__Quoted text__.
== == ==

Table 1 shows the performance evaluation based on the average power of the three design approaches. Although the wind powered design has the advantage of non-contact, experiments showed it to have low efficiency in terms of energy transfer because a windshield for collecting wind power is not the ideal design. Moreover, when the electric fan is on, it takes some time to reach the desired rotating speed and produce enough power. It will encounter the opposite situation when the fan is turned off. This will also influence the oscillation frequency so that the resonance characteristics cannot be exhibited clearly.

Table 1. Performance evaluation for average power.

Design Approach	Voltage	Average Current	Average Power
1.   The wind powered resonant cradle design	12 V	1.63 A	19.56 W
2.   The motor and blades resonant cradle design	9 V	Static: 0.115 A Dynamic: 0.129 A	Static: 1.035 W Dynamic: 1.161 W
3.   The commercial design example	7 V	0.044 A	0.308 W

Table 1. Performance evaluation for average power.

Design Approach	Voltage	Average Current	Average Power
1.   The wind powered resonant cradle design	12 V	1.63 A	19.56 W
2.   The motor and blades resonant cradle design	9 V	Static: 0.115 A Dynamic: 0.129 A	Static: 1.035 W Dynamic: 1.161 W
3.   The commercial design example	7 V	0.044 A	0.308 W

The average current and power measurement in the second resonant cradle design is divided into static and dynamic. In the static measurement, the power is on, but the swing angle is set to zero, so no motor operation occurs. The operating current of CNY 70 is only 1 mA, so at this moment, the power consumption is mainly for the Arduino UNO. In contrast, there is no micro-controller inside the commercial design example, so the power consumption is entirely for the motor operation. In the dynamic measurement of the second resonant cradle design, the motor is driven to sustain a fixed swing angle. According to experiments, to sustain a 15° swinging over 30 s only four motor stimulations are needed out of about 19 swing periods.

Figure 5 shows the Agilent DSO-X 2002A oscilloscope traces adopted to show the driving current waveform. In the commercial design example 1000 data points were recorded within 10 s (Figure 5a), indicating that the motor keeps rotating back and forth continually in this configuration. Figure 5b shows two motor stimulations with larger current pulses over 10 s for the second resonant cradle design. It seems reasonable to suggest that the average power consumption for the motor in the second resonant cradle design is the difference between the dynamic and static power measurement, that is, 1.161 W − 1.035 W = 0.126 W. If the motor efficiency problem [19,20] is omitted, it demonstrates that the second resonant cradle consumes less motor running power than the commercial design example. It is noted that the type number of the motor adopted in the second resonant cradle design is HN-35GBD-1634T, but the type number of the motor is unclear in the commercial design example.

== == ==

__Directions__.
1. In the resonant cradle text, how many motor stimulations does the second design need to sustain a 15° swing over 30 s?
2. List every design approach compared in Table 1 of the resonant cradle text.

(Spatial relationship records)
== == ==

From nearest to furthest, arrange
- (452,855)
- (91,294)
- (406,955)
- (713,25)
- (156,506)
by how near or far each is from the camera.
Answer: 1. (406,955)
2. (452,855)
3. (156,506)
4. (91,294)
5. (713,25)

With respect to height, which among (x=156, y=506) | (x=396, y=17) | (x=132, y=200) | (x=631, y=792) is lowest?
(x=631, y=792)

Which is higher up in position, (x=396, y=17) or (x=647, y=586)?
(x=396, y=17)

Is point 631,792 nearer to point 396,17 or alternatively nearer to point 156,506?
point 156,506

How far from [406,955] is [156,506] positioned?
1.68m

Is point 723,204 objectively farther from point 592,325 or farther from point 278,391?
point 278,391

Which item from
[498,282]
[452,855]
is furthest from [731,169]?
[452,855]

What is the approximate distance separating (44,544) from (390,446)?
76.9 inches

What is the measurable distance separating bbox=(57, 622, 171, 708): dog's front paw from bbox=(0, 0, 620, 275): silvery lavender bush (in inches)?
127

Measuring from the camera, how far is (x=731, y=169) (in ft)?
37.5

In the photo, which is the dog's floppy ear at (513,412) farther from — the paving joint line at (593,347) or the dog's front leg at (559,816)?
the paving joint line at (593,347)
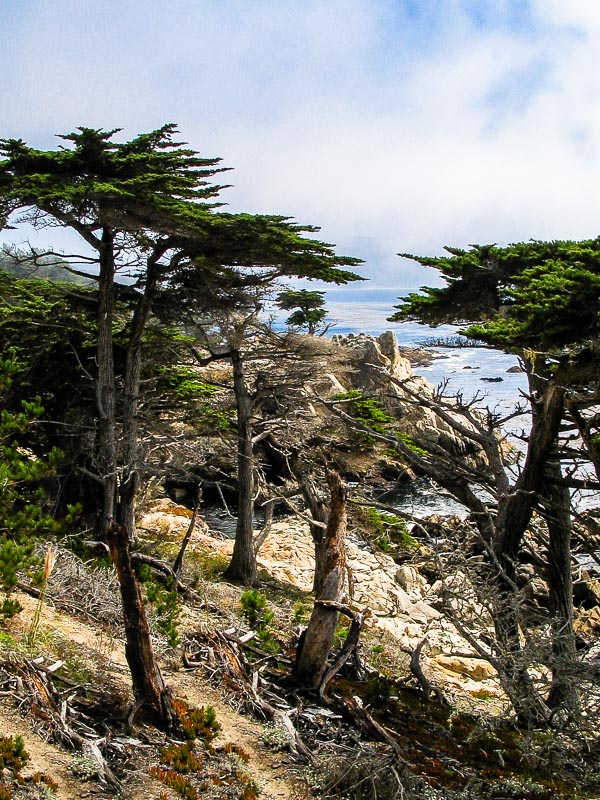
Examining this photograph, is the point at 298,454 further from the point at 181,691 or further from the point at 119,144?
the point at 181,691

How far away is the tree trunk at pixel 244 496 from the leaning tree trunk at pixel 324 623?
24.2ft

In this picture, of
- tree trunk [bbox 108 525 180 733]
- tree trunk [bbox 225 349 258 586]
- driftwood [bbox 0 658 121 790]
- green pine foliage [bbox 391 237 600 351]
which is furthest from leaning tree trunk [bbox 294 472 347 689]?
tree trunk [bbox 225 349 258 586]

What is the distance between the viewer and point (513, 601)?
5.58 meters

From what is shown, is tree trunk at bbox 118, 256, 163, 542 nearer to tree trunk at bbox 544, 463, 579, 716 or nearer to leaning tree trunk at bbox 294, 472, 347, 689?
leaning tree trunk at bbox 294, 472, 347, 689

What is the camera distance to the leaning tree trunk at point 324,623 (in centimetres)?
545

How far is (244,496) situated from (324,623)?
8.24m

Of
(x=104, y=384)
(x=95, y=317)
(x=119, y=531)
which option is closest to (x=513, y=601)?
(x=119, y=531)

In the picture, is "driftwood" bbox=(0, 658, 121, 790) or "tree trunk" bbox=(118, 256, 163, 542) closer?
"driftwood" bbox=(0, 658, 121, 790)

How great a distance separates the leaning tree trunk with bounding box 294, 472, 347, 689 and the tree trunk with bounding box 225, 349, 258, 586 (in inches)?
291

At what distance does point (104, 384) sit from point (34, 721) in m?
7.82

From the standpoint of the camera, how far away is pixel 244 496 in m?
13.6

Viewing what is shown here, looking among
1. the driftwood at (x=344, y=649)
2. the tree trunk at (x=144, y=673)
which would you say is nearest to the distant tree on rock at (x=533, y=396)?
the driftwood at (x=344, y=649)

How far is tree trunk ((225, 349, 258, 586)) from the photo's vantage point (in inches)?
525

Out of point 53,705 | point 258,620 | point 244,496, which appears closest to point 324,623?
point 258,620
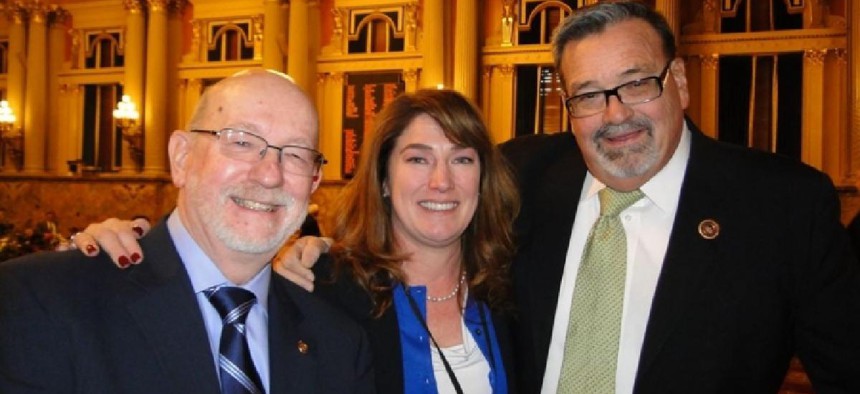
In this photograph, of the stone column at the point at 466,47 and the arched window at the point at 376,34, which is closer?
the stone column at the point at 466,47

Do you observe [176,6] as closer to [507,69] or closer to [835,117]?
[507,69]

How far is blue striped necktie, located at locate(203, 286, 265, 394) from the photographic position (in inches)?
72.5

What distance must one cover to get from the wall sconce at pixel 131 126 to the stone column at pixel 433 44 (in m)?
7.28

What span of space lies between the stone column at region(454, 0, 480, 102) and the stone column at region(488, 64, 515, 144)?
0.55 metres

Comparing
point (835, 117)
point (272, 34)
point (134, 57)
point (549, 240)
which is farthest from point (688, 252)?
point (134, 57)

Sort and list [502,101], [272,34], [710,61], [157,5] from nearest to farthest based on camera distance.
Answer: [710,61], [502,101], [272,34], [157,5]

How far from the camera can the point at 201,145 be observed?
1.94m

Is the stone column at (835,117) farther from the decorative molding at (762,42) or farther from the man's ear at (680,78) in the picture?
the man's ear at (680,78)

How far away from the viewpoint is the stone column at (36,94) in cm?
1839

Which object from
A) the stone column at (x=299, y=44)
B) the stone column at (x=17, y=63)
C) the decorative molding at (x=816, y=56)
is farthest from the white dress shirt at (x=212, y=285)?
the stone column at (x=17, y=63)

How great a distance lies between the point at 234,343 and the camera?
187cm

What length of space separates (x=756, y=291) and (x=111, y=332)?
1.85 m

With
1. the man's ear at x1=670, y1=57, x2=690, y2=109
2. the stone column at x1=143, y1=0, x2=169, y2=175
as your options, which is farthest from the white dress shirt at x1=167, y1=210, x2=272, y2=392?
the stone column at x1=143, y1=0, x2=169, y2=175

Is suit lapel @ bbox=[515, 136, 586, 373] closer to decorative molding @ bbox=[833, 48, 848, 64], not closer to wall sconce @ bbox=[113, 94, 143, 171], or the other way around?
decorative molding @ bbox=[833, 48, 848, 64]
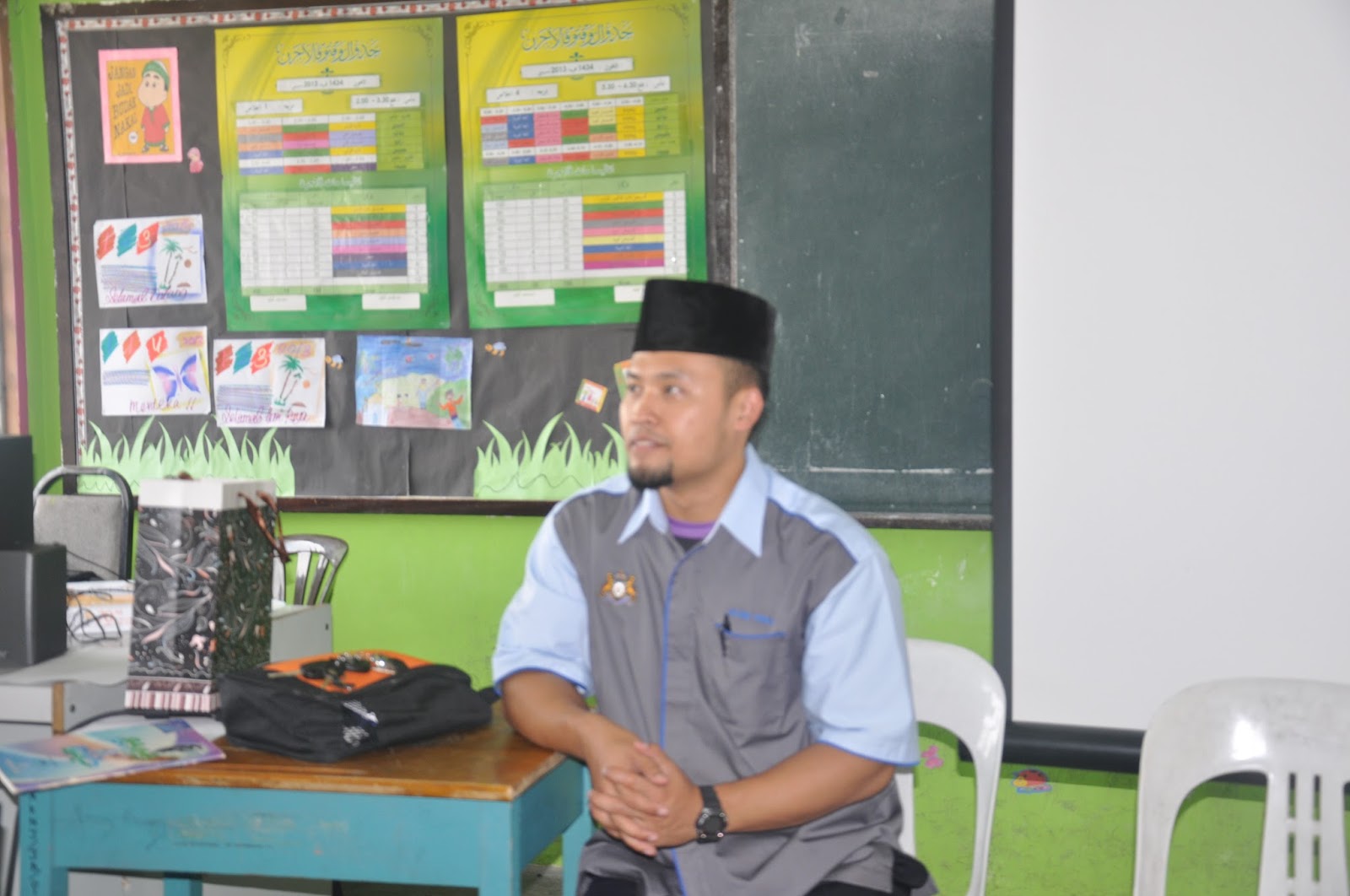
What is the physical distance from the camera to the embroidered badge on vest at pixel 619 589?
1.68m

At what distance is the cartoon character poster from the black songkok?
2165mm

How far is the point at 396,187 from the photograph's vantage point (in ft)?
9.95

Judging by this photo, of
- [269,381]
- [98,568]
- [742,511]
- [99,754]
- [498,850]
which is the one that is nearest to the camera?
[498,850]

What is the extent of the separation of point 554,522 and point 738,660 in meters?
0.39

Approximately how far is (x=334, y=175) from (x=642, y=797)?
2.25 m

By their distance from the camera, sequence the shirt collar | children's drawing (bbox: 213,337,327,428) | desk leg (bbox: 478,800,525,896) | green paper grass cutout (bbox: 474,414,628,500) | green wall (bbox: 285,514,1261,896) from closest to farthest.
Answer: desk leg (bbox: 478,800,525,896)
the shirt collar
green wall (bbox: 285,514,1261,896)
green paper grass cutout (bbox: 474,414,628,500)
children's drawing (bbox: 213,337,327,428)

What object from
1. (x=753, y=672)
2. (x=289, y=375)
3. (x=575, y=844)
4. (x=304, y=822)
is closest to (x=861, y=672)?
(x=753, y=672)

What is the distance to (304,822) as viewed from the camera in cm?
135

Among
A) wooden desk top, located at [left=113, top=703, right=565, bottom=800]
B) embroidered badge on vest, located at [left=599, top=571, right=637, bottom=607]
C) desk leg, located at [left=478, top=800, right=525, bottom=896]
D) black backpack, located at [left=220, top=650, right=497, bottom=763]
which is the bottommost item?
desk leg, located at [left=478, top=800, right=525, bottom=896]

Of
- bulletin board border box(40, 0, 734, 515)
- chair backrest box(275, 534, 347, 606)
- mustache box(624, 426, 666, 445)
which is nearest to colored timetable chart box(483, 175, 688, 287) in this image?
bulletin board border box(40, 0, 734, 515)

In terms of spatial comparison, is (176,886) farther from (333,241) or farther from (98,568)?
(333,241)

== == ==

__Task results__.
1. Four, out of about 19 swing periods.

2.
- The wind powered resonant cradle design
- The motor and blades resonant cradle design
- The commercial design example